Du 25 au 27 septembre 2015, l’Assemblée générale des Nations Unies doit adopter les nouveaux Objectifs de développement durable (ODD). Un cadre international destiné à mobiliser les efforts de tous les pays pour rendre la planète durable et équitable avant 2030. Un programme plus qu’ambitieux.
Un monde sans pauvreté, sans inégalités et durable d’ici quinze ans. C’est, en résumé, la promesse idyllique des Objectifs de développement durable (ODD), qui devraient être adoptés entre les 25 et 27 septembre 2015 par les Nations Unies. Il s’agit là d’une nouvelle feuille de route pour les États membres destinée à remplacer les huit Objectifs du millénaire pour le développement (OMD), qui prendront fin cette année. Les OMD ont été instaurés en 2000 dans le but de concentrer l’effort de l’aide internationale sur quelques points clés, comme la réduction de la pauvreté, l’accès à l’éducation ou le combat contre le VIH/Sida.
Alors que les OMD avaient été élaborés par l’OCDE et adoptés en catimini, le processus a cette fois été élargi. Ainsi, 70 pays se sont partagé 30 sièges au sein du Groupe de travail ouvert (GTO) chargé de définir les ODD. Et des consultations nationales ont été organisées auprès de la société civile, des citoyens, des universitaires et du secteur privé. Une enquête publique a également été menée, à laquelle plus de sept millions de personnes ont participé. Après un long processus, lancé depuis juin 2012 lors de la conférence internationale de Rio+20, le GTO a rendu son programme en août 2014.
17 objectifs, 169 cibles
Bien qu’en 2012, l’ONU préconisait que les futurs objectifs soient “ambitieux“, mais “concis“, “faciles à comprendre” et “limités en nombre“, le GTO s’est arrêté sur 17 ODD, accompagnés de 169 cibles. En comparaison, les OMD se limitaient à 8 objectifs et 21 cibles. La principale nouveauté réside dans le fait que contrairement aux OMD, qui s’apparentaient à un agenda planifié par les pays du Nord pour le Sud, les ODD s’appliqueront à tous les pays. Ils ont en effet vocation à être universels sur le plan géographique, mais aussi thématique.
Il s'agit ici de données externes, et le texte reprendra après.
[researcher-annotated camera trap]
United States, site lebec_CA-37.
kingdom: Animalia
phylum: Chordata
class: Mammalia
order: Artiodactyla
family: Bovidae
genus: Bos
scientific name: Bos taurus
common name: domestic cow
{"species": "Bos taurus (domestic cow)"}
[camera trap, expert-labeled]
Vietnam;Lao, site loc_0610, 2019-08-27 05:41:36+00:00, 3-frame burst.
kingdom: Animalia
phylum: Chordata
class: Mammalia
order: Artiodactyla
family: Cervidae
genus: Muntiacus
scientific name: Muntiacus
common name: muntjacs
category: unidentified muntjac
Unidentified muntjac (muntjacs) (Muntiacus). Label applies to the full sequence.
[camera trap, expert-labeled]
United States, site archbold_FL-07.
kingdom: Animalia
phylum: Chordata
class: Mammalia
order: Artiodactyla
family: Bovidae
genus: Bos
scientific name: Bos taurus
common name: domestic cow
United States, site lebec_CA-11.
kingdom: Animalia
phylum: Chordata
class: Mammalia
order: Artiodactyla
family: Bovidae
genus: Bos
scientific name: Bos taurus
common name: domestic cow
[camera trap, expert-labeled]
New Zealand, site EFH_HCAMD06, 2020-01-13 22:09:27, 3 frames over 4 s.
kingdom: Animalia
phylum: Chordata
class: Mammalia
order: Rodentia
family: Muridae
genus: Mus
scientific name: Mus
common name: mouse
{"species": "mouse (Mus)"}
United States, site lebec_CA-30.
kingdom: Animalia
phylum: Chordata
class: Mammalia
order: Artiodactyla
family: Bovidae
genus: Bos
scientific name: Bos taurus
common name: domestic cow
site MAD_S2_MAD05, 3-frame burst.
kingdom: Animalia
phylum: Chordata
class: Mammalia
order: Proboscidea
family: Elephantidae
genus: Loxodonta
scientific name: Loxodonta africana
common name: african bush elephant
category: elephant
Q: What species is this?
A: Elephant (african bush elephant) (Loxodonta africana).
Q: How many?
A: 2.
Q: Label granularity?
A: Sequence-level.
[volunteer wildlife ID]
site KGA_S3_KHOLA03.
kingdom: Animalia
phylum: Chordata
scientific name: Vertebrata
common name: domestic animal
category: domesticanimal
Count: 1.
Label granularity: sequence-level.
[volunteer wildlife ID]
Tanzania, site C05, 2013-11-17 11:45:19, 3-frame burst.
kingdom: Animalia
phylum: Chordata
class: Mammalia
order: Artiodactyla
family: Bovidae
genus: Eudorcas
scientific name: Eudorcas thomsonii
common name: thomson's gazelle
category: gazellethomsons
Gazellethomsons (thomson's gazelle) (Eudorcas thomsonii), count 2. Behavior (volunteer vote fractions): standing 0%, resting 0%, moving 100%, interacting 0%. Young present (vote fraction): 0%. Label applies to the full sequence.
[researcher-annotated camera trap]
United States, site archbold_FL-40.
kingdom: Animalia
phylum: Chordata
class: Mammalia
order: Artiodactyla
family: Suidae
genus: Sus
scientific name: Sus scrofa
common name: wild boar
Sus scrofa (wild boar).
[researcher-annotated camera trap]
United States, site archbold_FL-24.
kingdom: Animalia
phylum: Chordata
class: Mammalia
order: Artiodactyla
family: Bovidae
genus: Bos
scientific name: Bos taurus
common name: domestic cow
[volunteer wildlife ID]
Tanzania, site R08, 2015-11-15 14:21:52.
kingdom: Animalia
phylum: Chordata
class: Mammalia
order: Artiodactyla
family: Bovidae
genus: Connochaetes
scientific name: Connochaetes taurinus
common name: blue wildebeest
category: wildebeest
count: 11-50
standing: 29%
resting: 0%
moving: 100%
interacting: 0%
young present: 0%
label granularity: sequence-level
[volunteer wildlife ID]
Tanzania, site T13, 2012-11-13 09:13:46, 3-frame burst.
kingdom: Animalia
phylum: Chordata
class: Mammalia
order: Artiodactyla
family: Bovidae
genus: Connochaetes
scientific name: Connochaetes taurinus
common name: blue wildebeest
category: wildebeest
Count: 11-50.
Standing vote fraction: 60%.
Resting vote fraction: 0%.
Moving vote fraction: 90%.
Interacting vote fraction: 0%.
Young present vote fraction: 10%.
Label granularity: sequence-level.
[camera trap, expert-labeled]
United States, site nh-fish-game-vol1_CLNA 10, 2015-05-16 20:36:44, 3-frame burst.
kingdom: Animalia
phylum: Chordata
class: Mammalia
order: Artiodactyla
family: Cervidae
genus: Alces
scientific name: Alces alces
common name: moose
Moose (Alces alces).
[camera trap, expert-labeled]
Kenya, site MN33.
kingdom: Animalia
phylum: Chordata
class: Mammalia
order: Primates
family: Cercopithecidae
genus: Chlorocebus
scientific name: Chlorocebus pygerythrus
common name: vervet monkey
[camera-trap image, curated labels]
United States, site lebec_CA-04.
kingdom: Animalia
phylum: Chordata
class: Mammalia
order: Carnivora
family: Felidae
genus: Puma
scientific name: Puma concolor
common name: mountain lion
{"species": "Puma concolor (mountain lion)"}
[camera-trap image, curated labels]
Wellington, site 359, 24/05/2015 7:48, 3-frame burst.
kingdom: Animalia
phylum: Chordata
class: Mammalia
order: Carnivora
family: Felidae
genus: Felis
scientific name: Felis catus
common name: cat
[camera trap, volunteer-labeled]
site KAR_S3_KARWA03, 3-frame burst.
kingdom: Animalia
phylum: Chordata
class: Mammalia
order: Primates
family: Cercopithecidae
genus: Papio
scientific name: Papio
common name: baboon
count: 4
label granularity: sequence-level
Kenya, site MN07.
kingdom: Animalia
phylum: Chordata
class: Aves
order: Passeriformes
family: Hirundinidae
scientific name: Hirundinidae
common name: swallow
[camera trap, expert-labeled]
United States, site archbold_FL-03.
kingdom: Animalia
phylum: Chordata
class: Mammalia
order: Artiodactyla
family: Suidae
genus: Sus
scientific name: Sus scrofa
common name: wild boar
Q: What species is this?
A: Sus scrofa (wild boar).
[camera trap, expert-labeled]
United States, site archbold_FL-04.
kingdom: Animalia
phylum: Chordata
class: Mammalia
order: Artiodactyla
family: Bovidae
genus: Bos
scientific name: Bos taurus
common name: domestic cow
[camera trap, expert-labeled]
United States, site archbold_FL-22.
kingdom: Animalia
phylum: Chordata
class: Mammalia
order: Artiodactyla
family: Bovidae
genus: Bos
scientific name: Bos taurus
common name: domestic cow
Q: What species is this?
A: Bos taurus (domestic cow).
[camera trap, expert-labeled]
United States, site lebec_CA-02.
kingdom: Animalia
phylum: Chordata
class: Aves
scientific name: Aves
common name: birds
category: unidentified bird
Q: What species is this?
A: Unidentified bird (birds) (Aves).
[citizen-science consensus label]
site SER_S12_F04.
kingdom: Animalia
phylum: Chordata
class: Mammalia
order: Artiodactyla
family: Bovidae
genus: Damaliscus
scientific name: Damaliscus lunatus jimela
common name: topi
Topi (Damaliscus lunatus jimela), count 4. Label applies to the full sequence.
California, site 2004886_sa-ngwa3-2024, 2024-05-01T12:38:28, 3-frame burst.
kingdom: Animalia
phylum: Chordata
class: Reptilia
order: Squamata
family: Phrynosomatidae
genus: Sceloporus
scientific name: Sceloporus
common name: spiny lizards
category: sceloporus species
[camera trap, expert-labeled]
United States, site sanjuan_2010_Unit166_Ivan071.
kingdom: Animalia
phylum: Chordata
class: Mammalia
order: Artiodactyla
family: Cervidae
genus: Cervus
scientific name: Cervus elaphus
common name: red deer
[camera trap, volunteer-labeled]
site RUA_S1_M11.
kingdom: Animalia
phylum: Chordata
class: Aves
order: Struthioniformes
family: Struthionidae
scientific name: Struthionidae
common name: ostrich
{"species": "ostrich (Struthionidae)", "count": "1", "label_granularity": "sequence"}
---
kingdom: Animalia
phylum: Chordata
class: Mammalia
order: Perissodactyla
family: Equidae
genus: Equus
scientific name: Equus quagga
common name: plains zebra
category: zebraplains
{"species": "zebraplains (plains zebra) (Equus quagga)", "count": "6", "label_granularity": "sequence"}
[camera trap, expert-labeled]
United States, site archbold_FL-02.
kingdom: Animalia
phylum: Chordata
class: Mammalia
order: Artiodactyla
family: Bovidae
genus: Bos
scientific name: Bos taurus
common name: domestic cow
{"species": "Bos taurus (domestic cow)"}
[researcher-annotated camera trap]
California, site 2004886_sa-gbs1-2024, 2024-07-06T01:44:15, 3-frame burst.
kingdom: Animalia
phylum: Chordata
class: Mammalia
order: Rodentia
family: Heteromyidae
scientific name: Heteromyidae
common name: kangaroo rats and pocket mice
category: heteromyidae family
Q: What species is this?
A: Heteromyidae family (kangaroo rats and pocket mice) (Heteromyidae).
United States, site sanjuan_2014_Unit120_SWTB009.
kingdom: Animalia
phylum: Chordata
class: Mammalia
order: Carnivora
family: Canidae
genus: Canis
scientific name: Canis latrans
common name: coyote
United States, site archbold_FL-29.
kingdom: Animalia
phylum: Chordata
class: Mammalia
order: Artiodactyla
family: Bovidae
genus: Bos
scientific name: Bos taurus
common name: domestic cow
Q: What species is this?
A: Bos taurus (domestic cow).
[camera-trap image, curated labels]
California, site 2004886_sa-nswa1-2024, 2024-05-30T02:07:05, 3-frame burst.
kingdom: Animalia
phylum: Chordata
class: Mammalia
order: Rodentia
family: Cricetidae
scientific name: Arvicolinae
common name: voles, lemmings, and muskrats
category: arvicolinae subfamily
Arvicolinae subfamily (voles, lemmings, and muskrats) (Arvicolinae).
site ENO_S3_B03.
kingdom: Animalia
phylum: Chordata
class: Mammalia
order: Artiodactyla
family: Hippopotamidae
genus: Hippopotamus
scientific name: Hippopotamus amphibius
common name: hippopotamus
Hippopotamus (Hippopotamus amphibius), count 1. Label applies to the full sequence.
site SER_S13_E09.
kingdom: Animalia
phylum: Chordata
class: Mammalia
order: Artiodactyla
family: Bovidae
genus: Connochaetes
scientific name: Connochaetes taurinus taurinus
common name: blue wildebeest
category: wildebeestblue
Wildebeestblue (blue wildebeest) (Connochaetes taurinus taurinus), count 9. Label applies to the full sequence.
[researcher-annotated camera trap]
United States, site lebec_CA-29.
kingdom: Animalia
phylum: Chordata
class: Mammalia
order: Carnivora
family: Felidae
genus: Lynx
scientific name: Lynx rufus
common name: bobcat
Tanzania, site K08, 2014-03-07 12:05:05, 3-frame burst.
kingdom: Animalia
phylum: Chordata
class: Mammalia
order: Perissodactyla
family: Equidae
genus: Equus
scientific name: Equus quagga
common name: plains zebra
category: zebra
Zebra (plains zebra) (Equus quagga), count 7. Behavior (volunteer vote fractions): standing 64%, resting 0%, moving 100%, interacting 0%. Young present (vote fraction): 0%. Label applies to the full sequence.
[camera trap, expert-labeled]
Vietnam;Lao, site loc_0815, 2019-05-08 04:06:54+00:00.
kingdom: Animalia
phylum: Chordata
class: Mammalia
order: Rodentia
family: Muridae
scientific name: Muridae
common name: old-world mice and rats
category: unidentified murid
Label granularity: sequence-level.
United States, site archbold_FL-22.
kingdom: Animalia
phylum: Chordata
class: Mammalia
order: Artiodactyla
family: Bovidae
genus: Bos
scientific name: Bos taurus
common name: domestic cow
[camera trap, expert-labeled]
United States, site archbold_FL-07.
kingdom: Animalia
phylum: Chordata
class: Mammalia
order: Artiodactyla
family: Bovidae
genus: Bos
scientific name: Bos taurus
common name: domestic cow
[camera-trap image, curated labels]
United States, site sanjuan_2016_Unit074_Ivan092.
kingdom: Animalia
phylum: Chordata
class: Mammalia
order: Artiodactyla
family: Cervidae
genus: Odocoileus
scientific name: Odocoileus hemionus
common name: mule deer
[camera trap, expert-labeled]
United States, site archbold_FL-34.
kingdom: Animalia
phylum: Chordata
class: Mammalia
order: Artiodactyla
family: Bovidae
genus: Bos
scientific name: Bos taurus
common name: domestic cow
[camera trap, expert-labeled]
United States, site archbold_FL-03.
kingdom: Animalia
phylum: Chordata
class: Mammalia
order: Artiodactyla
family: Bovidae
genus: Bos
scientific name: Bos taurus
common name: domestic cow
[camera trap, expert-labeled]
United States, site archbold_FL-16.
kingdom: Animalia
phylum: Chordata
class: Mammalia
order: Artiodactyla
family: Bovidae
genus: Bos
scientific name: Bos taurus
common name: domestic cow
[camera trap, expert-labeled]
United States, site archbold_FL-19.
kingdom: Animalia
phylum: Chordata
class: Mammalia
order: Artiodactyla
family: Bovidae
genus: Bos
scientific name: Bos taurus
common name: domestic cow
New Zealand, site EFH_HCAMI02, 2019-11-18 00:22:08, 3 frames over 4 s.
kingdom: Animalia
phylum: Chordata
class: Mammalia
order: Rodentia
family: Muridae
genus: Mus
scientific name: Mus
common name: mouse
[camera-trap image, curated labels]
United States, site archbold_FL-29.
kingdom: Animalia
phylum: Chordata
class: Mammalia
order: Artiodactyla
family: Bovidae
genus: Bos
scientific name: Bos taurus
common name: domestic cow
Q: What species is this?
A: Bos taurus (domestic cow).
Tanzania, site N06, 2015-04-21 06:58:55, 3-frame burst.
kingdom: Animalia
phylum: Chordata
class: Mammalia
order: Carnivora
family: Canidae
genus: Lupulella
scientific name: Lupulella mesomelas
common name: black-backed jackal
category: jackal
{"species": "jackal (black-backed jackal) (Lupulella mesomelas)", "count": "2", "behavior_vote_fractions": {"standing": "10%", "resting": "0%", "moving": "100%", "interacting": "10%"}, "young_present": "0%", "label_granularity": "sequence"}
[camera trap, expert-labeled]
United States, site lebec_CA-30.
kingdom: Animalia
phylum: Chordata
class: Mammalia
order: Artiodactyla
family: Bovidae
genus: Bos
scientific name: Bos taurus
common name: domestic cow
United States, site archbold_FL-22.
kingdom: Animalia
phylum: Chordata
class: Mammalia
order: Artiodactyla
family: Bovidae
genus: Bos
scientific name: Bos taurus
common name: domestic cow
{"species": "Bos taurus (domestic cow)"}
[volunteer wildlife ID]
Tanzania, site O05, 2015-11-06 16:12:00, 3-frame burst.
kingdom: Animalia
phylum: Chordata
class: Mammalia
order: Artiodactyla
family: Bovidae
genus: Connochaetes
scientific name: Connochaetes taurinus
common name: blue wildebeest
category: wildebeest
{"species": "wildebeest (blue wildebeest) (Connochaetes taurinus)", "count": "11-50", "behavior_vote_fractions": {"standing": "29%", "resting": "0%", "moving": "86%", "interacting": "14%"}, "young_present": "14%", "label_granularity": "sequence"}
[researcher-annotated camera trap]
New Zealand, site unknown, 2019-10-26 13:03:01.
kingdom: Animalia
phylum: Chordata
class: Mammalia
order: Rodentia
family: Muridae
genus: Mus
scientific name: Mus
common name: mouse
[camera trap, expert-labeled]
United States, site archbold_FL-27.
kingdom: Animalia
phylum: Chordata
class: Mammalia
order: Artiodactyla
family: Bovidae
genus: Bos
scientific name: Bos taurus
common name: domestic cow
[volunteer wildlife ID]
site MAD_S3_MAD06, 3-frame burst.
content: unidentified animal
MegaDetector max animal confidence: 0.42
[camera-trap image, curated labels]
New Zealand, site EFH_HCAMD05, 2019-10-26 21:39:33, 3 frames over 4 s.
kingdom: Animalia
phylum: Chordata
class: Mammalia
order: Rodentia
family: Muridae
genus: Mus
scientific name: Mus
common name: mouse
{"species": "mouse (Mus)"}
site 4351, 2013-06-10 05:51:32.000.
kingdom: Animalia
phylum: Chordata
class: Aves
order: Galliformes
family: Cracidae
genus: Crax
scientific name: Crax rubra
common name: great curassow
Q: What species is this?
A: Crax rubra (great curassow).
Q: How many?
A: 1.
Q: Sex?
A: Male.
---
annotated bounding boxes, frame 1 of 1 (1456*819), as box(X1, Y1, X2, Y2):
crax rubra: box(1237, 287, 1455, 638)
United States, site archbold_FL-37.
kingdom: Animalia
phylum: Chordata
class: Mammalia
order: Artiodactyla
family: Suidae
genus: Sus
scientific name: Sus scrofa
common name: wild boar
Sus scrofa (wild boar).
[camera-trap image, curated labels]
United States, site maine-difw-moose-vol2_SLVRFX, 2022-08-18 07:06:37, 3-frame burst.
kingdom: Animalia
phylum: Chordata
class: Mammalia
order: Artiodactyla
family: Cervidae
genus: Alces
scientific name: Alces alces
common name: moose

Ainsi, de nouveaux enjeux apparaissent, notamment l’environnement, auparavant uniquement abordé à travers l’OMD numéro sept, qui prend une place primordiale et transversale. Des changements d’ordre sémantique confirment le caractère plus ambitieux du projet: il n’est plus question de réduire la pauvreté, mais de l’éradiquer. Des thèmes comme le changement climatique, la sécurité ou la stabilité financière font aussi leur apparition. En somme, les ODD visent à prendre en compte les trois piliers du développement durable: le social, l’économique et l’environnement. Avec pour objectif final “de permettre à chacun de vivre dans la dignité d’ici 15 ans“, expliquait le Secrétaire général des Nations Unies Ban Ki-Moon, dans son rapport de synthèse [pdf] sur le programme post-2015.
OMD, l’heure du bilan
Avec une telle perspective, il est, certes, difficile de remettre en cause le caractère ambitieux du projet. Reste que, de l’ambition à la réalisation, il y a un gouffre… Quelles sont les évolutions positives obtenues grâce aux OMD? Selon le dernier rapport [pdf] d’évaluation de l’ONU, plusieurs objectifs ont été atteints: réduction de la pauvreté de moitié dans le monde, amélioration de l’accès à l’eau potable, des conditions de vie des habitants des bidonvilles et parité des sexes dans l’enseignement primaire. En réalité, les résultats généraux sont beaucoup plus mitigés.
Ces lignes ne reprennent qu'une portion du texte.